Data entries
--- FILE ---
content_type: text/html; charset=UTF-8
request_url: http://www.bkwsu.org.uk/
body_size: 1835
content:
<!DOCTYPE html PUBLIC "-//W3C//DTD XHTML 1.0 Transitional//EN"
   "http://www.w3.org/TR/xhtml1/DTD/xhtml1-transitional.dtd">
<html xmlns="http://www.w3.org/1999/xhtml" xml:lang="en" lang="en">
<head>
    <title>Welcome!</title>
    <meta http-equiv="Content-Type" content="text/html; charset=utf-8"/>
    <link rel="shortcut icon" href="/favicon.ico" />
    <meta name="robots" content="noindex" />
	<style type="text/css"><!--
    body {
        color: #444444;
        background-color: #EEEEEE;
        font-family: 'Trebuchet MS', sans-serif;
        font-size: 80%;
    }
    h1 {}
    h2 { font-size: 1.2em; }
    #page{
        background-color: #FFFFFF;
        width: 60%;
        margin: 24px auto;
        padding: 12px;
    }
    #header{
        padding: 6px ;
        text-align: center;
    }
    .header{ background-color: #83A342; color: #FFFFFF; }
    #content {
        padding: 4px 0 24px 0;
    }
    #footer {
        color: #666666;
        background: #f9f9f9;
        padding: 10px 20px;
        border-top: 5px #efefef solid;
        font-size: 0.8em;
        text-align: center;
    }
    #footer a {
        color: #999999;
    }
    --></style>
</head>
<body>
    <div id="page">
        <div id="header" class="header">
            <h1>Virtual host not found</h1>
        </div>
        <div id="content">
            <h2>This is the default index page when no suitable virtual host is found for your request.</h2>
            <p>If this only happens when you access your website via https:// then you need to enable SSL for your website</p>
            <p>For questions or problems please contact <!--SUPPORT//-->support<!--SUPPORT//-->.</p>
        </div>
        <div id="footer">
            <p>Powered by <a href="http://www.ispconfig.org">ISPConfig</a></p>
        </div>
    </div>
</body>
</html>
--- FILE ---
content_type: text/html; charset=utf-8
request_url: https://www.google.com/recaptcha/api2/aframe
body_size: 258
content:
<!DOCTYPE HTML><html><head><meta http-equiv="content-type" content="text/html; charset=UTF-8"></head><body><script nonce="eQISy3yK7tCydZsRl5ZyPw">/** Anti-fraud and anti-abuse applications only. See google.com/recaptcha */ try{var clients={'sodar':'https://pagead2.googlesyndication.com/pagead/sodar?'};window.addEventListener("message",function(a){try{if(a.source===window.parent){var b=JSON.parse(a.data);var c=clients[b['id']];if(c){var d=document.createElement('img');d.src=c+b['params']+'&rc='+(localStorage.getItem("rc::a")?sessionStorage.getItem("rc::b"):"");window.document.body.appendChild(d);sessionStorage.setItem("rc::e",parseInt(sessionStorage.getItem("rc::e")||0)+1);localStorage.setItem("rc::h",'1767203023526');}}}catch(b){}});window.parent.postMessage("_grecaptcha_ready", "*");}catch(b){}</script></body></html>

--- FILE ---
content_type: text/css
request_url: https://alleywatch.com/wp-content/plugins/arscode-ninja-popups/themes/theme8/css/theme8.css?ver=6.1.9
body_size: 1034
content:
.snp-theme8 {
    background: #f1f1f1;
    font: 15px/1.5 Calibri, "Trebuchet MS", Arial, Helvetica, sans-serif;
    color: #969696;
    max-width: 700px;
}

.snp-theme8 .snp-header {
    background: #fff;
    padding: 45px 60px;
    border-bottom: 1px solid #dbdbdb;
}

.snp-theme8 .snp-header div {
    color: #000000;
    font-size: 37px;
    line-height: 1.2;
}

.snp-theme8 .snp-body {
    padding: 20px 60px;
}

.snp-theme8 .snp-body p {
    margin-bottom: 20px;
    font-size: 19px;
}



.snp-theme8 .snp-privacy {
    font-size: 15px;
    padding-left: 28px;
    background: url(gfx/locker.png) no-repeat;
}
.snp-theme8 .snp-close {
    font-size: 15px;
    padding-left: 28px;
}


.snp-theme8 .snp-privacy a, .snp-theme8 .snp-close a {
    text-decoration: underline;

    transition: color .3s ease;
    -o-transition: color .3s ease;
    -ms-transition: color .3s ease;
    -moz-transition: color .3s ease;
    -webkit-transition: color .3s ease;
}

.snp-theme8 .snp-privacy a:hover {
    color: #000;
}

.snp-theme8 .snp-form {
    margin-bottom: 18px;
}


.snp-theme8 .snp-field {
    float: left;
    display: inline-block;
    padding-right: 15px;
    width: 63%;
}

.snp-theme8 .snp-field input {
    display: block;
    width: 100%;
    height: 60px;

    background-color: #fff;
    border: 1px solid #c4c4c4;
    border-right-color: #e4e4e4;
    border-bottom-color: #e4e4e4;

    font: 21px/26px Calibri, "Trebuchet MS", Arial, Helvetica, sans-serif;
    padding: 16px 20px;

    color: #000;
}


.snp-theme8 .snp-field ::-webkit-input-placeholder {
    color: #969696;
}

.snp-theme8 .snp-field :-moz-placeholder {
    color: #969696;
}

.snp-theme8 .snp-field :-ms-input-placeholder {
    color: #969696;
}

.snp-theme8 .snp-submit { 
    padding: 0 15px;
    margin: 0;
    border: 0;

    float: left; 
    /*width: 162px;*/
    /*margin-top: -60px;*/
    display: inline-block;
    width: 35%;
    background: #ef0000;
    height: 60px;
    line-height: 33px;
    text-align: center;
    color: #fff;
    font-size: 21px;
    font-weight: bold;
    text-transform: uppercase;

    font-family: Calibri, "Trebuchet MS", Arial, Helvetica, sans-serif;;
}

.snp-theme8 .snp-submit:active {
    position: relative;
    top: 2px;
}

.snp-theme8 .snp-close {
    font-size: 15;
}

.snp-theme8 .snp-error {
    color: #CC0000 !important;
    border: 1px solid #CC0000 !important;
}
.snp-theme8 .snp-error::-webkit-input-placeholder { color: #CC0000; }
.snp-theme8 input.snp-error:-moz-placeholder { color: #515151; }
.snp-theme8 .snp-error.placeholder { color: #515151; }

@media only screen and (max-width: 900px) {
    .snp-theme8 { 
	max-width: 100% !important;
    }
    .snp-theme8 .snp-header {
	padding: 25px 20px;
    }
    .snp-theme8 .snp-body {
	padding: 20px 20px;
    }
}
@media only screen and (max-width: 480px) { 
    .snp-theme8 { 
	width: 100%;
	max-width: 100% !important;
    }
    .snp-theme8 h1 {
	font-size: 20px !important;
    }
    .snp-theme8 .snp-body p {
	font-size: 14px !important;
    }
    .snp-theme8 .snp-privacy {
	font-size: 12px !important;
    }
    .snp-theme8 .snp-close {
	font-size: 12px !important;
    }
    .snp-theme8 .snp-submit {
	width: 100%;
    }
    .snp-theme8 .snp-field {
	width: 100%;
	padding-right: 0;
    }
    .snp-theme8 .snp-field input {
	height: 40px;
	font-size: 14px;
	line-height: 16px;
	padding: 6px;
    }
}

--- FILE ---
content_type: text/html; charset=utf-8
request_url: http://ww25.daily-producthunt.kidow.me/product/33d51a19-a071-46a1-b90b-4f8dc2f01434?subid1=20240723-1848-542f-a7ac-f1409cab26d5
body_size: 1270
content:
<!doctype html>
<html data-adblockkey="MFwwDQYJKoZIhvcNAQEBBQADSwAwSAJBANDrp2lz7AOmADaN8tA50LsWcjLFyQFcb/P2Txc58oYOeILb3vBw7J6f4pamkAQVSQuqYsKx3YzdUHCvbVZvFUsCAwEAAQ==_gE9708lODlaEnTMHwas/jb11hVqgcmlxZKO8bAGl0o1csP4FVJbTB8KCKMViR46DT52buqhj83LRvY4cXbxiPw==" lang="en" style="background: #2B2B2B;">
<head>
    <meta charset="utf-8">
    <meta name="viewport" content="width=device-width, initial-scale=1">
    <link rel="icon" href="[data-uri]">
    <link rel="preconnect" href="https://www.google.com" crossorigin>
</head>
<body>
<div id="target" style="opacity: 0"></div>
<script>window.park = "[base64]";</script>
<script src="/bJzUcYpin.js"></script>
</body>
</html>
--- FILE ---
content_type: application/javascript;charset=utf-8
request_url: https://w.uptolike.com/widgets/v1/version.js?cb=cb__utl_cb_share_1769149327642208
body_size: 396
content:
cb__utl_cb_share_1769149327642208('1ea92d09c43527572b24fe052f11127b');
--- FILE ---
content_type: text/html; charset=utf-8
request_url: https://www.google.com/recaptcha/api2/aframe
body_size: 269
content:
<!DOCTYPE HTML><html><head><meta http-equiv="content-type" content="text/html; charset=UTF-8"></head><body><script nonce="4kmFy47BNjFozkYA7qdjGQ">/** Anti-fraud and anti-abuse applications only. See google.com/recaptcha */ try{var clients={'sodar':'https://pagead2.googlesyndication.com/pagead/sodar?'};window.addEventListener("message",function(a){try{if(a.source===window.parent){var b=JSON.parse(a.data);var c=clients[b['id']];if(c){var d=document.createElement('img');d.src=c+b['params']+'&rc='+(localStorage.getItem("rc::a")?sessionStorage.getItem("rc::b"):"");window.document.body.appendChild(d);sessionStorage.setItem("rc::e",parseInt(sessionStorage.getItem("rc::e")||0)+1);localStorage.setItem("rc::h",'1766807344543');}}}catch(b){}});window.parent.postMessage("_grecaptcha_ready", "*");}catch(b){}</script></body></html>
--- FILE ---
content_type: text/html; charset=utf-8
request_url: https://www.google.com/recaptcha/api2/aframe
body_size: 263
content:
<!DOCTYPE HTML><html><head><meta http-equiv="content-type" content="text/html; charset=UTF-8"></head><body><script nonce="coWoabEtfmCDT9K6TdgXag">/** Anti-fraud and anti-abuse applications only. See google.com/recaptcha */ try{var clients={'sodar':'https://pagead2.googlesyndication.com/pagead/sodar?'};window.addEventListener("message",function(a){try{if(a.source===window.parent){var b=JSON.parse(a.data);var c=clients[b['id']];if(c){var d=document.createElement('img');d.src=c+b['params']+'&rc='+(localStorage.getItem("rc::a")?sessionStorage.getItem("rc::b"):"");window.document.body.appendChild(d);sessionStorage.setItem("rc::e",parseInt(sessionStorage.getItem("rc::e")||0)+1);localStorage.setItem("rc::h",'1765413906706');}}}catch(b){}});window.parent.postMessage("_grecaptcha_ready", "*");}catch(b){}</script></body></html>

[EXERCISE PROMPT]: When a line among the entries contains "privacy", pull that line out.

[EXERCISE ANSWER]:
.snp-theme8 .snp-privacy {
.snp-theme8 .snp-privacy a, .snp-theme8 .snp-close a {
.snp-theme8 .snp-privacy a:hover {
    .snp-theme8 .snp-privacy {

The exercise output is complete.